In the proof of Doob's (continuous version) optional stopping time theorem, most of the literates claims the follows:
Given an $\mathcal{F}_{t+}-$stopping time $\tau$, define $$\tau_{\ell}=\dfrac{[2^{\ell}\tau]+1}{2^{\ell}}=\sum_{k\in\mathbb{N}}\dfrac{k}{2^{\ell}}\mathbb{1}_{\{\tau\in[\frac{k-1}{2^{\ell}},\frac{k}{2^{\ell}}]\}}, \ \ \ \ell\in\mathbb{N}.$$
Then it is clear that $\tau_{\ell}$ is a stopping time with respect to $\mathcal{F}_{t}$, $\mathcal{F}_{\tau_{n}}\supset\mathcal{F}_{\tau+}$ and $\tau_{n}\searrow\tau $.
However, I don't quite see why this claim is true.
One of the note online provides the proof of $\tau_{\ell}$ being a $\mathcal{F}_{t}-$stopping time:
Fixing $\ell\in\mathbb{N}$, let $\mathbb{Q}^{(2,\ell)}=\{k2^{-\ell}:k\in\mathbb{Z}_{+}\}$ By construction of $\tau_{\ell}$, it takes values in $\mathbb{Q}^{(2,\ell)}\cup\{\infty\}$. With $\{\tau<t\}\in\mathcal{F}_{t}$ for any $t\geq 0$ it follows that for any $q\in\mathbb{Q}^{(2,\ell)}$, we have $$\{\omega:\tau_{\ell}(\omega)=q\}=\{\omega:\tau(\omega)\in [q-2^{\ell},q)\}\in\mathcal{F}_{q}.$$ Thus, $\tau_{\ell}$ is an $\mathcal{F}_{t+}-$stopping time.

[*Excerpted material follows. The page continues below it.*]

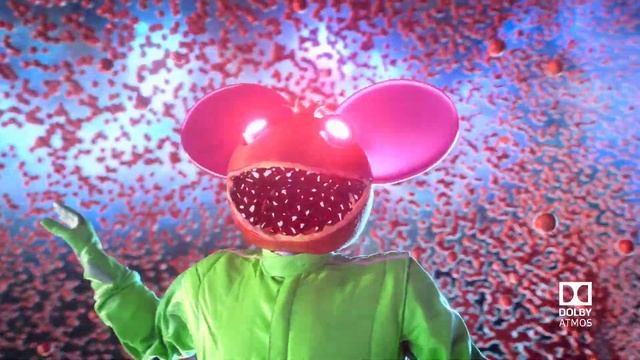 deadmau5 & The Neptunes - Pomegranate | With Dolby Atmos смотреть онлайн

I understand most of it, but it only proves $\{\tau_{\ell}(\omega)=q\}\in\mathcal{F}_{q}$, why does this implies $\tau_{\ell}$ is a $\mathcal{F}_{q}-$stopping time? Wouldn't we need to show $\{\tau_{\ell}\leq q\}\in\mathcal{F}_{q}$?
Also, I have no idea about how to show $\mathcal{F}_{\tau_{n}}\supset\mathcal{F}_{t+}$ and $\tau_{n}\searrow\tau$, any idea?
Thank you!
Note that $\tau_\ell$ is a way to discretize $\tau$. You create $\tau_\ell$ as follows:
For example, if $\ell=1$, you first split $[0,\infty)$ into the intervals $[0,1/2]$, $[1/2,1]$, $[1,3/2]$, and so on. You then check where $\tau$ lies. If it lies in $[3,7/2]$, for example, you define $\tau_\ell$ as $\tau_\ell = 7/2$.
Note that by this construction, $\tau_\ell$ will be larger than $\tau$. And as you increase $\ell$, the split of $[0,\infty)$ into the intervals $[(k-1)/2^\ell,k/2^\ell)$ will become finer and finer (i.e. the intervals will become smaller and smaller), and the value you select for $\tau_\ell$ will become closer and closer to the actual value of $\tau$. This is why $\tau_\ell \downarrow \tau$.
I add that this is a well-known discretization/approximation technique, and it is usually used to prove the monotone convergence theorem in measure-theoretic probability. You might want to look that up to understand this construction better.
The reason it is sufficient to show that $\{\tau_\ell=q\} \in {\cal F}_q$ is that $\tau_\ell$ takes only countably many values (it can only be $k/2^\ell$ for some $k \in \mathbb{N}$), so $\{\tau_\ell \leq q\} = \cup_{x \leq q} \{\tau_\ell=x\}$ is a countable union of sets from ${\cal F}_q$, which is in ${\cal F}_q$.
For the claim ${\cal F}_{\tau+} \subset {\cal F}_{\tau_\ell}$, do you know the defition of ${\cal F}_{\tau_\ell}$?